#### [Liste des tâches]
[1] Relevez toutes les années mentionnées dans le texte sur Leon Levinstein, dans leur ordre d'apparition.
[2] Poursuivez le texte sur Leon Levinstein après sa dernière phrase.

Comme Vivian Maier, Leon Levinstein (1910-1988) passe sa vie à photographier dans la rue. Comme elle, il se tient à l’écart des milieux de l’art, de la photographie, des galeries, des musées ; il ne rêve pas de fabriquer un livre ; on ne lui passe pas commande ; il ne bénéficie pas de parutions dans les revues ; il ne reçoit pas la reconnaissance qu’il mérite et qu’il ne recherche pas, considérant que cette passion pour la photographie relève de sa vie privée.
Contrairement à Vivian Maier, pourtant, il a installé, dans son appartement délabré, sous un tuyau d’eau, un agrandisseur et des bacs de développement, comme un semblant de chambre noire. Il a donc développé ses tirages. A la fin de sa vie, il a même su que sa photographie est appréciée au point d’être collectionnée par Edward Steichen, directeur du département photographique du MoMA (Musée d’Art Moderne de New York) qui a inclus certaines de ses images dans une exposition collective de 273 artistes qui fait date, Family of Man en 1955 ; il a failli exposer dans la galerie Photograph de Ken Leyman ; il a même reçu une bourse de la Fondation Guggenheim !
Pas étonnant puisque s’intéressant à la photographie, il a, après s’être engagé en 1942 comme mécanicien réparateur d’hélices dans l’armée de l’air, opéré les meilleurs choix en suivant les cours de la Photo League et, au sein de cette institution de renom, l’atelier de Sid Grossman, professeur passionné et charismatique qui a la réputation de créer une atmosphère d’introspection, de psychothérapie de groupe. Il a aussi fréquenté l’atelier de design d’Alexey Brodovitch, directeur artistique de Harper’s Bazaar.
La Grande Dépression de 1929 a laissé de terribles séquelles. Elle a fait l’objet d’enquêtes, dans les campagnes, par les formidables reporters de la Farm Security Administration, dont Dorothea Lange, Walker Evans, Gordon Parks… Les photographes documentaires, grâce aux prises de vue instantanées rendues possibles par l’invention du 35 mm, amènent alors une plus-value sociale. Leur engagement dans la vie politique, économique est crucial. Leur témoignage parvient parfois à faire changer des lois.

#### [Fiches de questions spatiales]
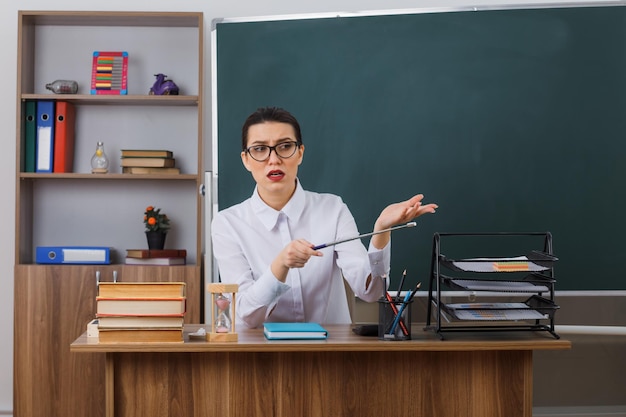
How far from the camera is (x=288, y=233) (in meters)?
3.30

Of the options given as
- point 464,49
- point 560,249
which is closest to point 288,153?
point 464,49

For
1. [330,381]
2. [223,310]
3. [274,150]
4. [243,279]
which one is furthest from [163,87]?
[330,381]

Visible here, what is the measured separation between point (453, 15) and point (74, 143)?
6.73 ft

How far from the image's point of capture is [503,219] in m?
3.42

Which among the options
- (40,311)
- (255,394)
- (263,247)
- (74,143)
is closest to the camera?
(255,394)

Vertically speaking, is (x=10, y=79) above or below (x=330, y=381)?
above

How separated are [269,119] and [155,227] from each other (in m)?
0.91

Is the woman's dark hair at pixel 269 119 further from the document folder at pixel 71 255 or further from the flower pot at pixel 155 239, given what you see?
the document folder at pixel 71 255

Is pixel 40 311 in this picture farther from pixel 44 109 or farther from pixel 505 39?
pixel 505 39

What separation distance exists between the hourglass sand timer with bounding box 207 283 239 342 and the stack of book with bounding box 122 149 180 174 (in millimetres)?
1663

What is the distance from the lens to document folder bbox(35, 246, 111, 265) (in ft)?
12.5

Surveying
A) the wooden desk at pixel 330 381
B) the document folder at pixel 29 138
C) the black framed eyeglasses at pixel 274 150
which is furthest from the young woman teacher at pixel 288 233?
the document folder at pixel 29 138

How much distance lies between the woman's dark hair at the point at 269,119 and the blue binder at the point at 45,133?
3.55 ft

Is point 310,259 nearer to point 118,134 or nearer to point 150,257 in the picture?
point 150,257
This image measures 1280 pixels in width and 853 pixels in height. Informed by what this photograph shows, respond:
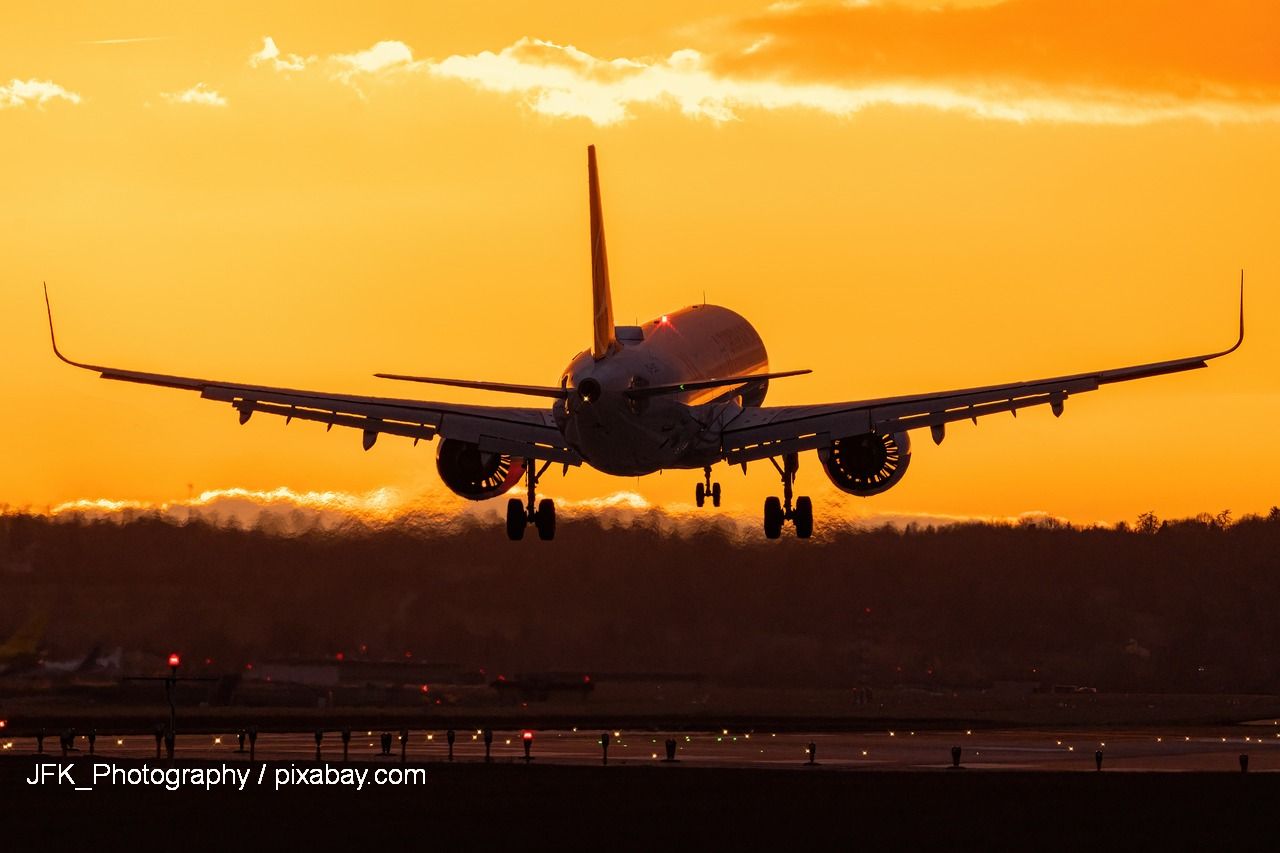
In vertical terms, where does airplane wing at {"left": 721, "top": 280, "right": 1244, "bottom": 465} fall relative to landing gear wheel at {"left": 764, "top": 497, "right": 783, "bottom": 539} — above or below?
above

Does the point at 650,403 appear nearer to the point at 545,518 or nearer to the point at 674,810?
the point at 545,518

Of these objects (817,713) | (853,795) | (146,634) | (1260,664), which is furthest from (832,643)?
(853,795)

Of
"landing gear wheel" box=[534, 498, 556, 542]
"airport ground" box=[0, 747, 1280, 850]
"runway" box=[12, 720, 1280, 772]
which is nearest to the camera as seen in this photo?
"airport ground" box=[0, 747, 1280, 850]

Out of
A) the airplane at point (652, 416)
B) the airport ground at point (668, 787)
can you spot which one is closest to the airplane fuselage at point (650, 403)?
the airplane at point (652, 416)

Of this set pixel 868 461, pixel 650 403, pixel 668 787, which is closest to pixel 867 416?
pixel 868 461

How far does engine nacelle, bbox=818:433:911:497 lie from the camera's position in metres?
81.6

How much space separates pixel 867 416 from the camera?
3093 inches

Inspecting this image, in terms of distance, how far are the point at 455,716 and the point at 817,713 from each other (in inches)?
602

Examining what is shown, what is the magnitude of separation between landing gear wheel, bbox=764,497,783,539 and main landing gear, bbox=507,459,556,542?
7.04 metres

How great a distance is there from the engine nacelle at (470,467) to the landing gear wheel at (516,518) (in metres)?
1.50

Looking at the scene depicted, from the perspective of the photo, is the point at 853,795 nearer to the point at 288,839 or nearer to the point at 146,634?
the point at 288,839

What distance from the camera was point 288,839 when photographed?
53.8 metres

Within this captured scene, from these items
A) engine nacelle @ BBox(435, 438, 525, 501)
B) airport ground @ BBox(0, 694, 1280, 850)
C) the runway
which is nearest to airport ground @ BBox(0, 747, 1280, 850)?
airport ground @ BBox(0, 694, 1280, 850)

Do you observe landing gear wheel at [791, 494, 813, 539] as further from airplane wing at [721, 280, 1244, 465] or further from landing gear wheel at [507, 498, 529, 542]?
landing gear wheel at [507, 498, 529, 542]
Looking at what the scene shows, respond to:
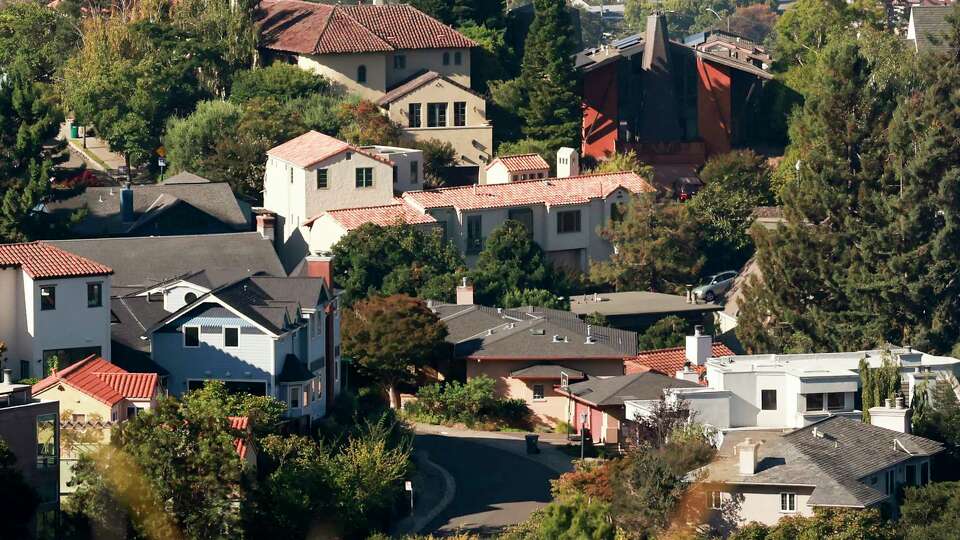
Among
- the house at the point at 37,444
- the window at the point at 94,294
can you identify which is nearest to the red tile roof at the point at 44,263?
the window at the point at 94,294

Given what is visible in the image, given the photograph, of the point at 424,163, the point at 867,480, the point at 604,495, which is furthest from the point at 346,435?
the point at 424,163

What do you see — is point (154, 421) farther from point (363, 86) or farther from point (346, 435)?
point (363, 86)

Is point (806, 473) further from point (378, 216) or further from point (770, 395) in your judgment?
point (378, 216)

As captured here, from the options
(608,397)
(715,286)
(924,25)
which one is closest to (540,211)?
(715,286)

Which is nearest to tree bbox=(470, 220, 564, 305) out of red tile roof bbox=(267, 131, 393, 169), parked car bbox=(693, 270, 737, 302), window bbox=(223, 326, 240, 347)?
parked car bbox=(693, 270, 737, 302)

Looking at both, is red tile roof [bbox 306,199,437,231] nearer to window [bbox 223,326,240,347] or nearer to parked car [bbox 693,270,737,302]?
parked car [bbox 693,270,737,302]

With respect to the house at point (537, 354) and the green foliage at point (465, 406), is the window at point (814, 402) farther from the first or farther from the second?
the green foliage at point (465, 406)
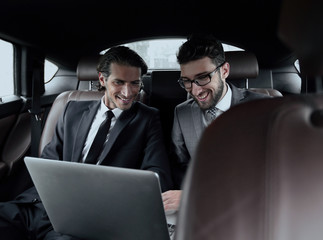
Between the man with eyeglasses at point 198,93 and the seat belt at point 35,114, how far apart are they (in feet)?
3.20

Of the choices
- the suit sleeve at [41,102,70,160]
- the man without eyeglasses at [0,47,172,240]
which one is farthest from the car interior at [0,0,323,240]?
the man without eyeglasses at [0,47,172,240]

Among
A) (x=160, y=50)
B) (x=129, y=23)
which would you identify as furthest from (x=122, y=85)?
(x=160, y=50)

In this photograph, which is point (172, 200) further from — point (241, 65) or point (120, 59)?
point (241, 65)

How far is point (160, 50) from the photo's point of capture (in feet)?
10.1

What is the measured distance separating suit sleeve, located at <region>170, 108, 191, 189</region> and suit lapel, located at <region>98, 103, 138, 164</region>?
0.25 m

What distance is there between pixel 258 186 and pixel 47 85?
2.69 m

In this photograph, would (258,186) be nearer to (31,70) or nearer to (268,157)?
(268,157)

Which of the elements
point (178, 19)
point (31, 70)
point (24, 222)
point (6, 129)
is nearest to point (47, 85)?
point (31, 70)

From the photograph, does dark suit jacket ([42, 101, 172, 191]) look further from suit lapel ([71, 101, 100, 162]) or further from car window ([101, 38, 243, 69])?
car window ([101, 38, 243, 69])

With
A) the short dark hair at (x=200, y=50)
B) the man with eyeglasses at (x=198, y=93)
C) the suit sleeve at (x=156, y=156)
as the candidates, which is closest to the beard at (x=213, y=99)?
the man with eyeglasses at (x=198, y=93)

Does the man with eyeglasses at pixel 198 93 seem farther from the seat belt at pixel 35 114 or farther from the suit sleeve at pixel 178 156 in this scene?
the seat belt at pixel 35 114

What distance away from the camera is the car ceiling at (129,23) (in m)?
2.37

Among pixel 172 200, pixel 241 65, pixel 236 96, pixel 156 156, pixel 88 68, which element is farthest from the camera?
pixel 88 68

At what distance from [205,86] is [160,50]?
51.3 inches
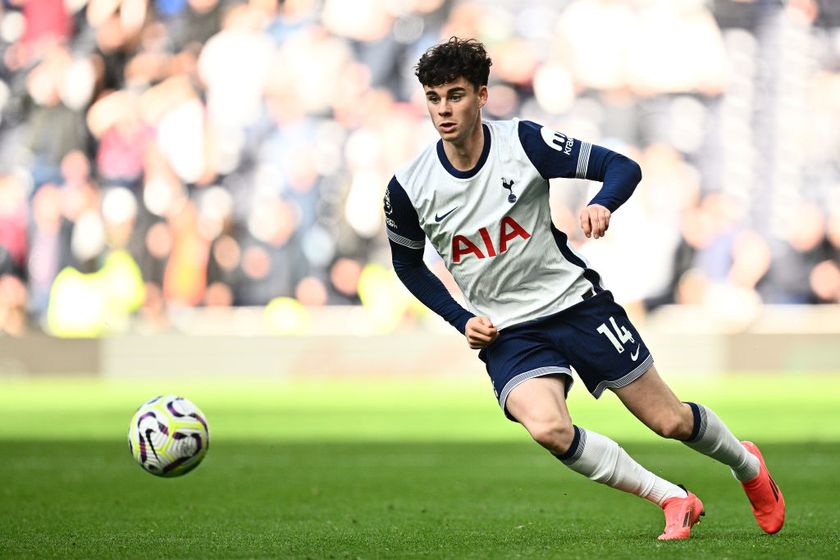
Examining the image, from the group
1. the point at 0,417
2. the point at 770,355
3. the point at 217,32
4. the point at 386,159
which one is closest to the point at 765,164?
the point at 770,355

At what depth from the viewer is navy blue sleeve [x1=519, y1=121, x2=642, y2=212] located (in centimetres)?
533

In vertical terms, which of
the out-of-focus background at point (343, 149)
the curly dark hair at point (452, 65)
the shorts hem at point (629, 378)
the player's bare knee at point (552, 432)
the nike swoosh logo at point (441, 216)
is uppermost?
the curly dark hair at point (452, 65)

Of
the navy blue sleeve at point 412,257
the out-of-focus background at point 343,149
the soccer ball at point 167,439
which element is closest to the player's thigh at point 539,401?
the navy blue sleeve at point 412,257

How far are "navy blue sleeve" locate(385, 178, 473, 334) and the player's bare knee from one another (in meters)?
0.53

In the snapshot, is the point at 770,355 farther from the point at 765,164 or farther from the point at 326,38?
the point at 326,38

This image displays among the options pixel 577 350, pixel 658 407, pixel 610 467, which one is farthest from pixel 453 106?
pixel 610 467

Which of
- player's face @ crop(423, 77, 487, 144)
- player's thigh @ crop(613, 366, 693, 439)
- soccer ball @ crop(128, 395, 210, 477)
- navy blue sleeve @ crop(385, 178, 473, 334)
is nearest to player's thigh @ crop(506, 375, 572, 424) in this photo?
player's thigh @ crop(613, 366, 693, 439)

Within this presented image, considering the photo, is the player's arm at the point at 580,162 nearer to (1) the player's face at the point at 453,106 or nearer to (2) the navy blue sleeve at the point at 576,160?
(2) the navy blue sleeve at the point at 576,160

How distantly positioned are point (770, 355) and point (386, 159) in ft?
23.0

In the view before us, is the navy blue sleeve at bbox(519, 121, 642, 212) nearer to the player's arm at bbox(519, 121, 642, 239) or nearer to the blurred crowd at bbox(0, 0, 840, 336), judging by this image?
the player's arm at bbox(519, 121, 642, 239)

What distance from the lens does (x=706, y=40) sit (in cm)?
2311

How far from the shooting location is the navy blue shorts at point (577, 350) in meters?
5.43

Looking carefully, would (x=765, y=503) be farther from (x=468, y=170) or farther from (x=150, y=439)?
(x=150, y=439)

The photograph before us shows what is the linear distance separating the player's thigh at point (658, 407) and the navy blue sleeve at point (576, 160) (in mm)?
723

#### [Réponses de l'exercice]
[1] 1910, 1988, 1955, 1942, 1929

[2]
Bien que fréquentant la bohème juive progressiste, Leon Levinstein, lui, ne nourrit pas cette ambition. Il est ce que Walter Benjamin nomme « un flâneur ». C’est dans la foule fréquentant les lieux publics des quartiers pauvres qu’il trouve inspiration et excitation. Grand, gros fumeur, solitaire - on ne lui connaissait aucune liaison -, la démarche traînante, longeant les murs, toujours aux marges, il contemple la vie plus qu’il n’y participe.
Il réalise le tour de force de se faufiler dans les cohues et d’y apparaître invisible, aucun consentement et participation à la prise de vue n’étant nécessaires. Avant de passer au Leica, il tourne sur le côté son réflexe à double visée, qui date de la guerre, de sorte que les individus photographiés n’en ont pas conscience.
Robert Capa (1913-1954) n’aurait pas eu besoin de dire à cet inventeur de la Street Photography : « Mets-toi plus près ! », Leon Levinstein va carrément au contact. Vagabonds, baigneurs, prostituées, rabbins, amoureux, vieillards, enfants remplissent le vide de sa vie. Il restitue ces personnages captés de près, de façon détaillée, proches de la taille réelle. Il nous les rend presque tactiles, avec une puissante densité des corps accentuée par le fait qu’il remplit l’image bord à bord en opérant des cadrages d’une brutalité incroyable. Comme Lisette Model (1901-1983), il utilise la lourdeur corporelle amplifiée par la brutalité des gros plans. Son truc à lui, finalement, c’est le poids des corps, mais aussi, inséparable, le poids de l’humanité. Même si à l’occasion, il s’autorise un focus grotesque lorsqu’il croise une bourgeoise décatie devenue caricature d’elle-même. Surgit alors, dans des plans rapprochés, l’étrangeté surréaliste de visages exagérés.
Comme chez William Klein (1926-2022), les premiers plans viennent littéralement se coller contre l’objectif, affichant le grain du film et un violent contraste lumineux. Du coup, on se sent au cœur de leur présence, on ressent le frisson de l’immersion un peu oppressante de la foule.
De ces inconnus, occupant tout l’espace du cadre, se dégage une tension très forte, l’énergie vitale et le modernisme fiévreux de l’après-guerre, on est précipité au centre du rythme physique, émotionnel du corps urbain. Sid Grossman ne disait-il pas : « La photo peut mettre en œuvre le pouvoir de conviction du réel afin de créer une vision personnelle qui raconte les ressorts humains les plus marquants, y compris ceux du photographe » ? C’est sa façon à lui d’explorer la condition humaine, de poser des questions sur le sort des pauvres, des vieux, sur une société conservatrice en train de devenir consumériste à un moment où, en Europe et surtout en France, se développe bientôt la photographie dite humaniste.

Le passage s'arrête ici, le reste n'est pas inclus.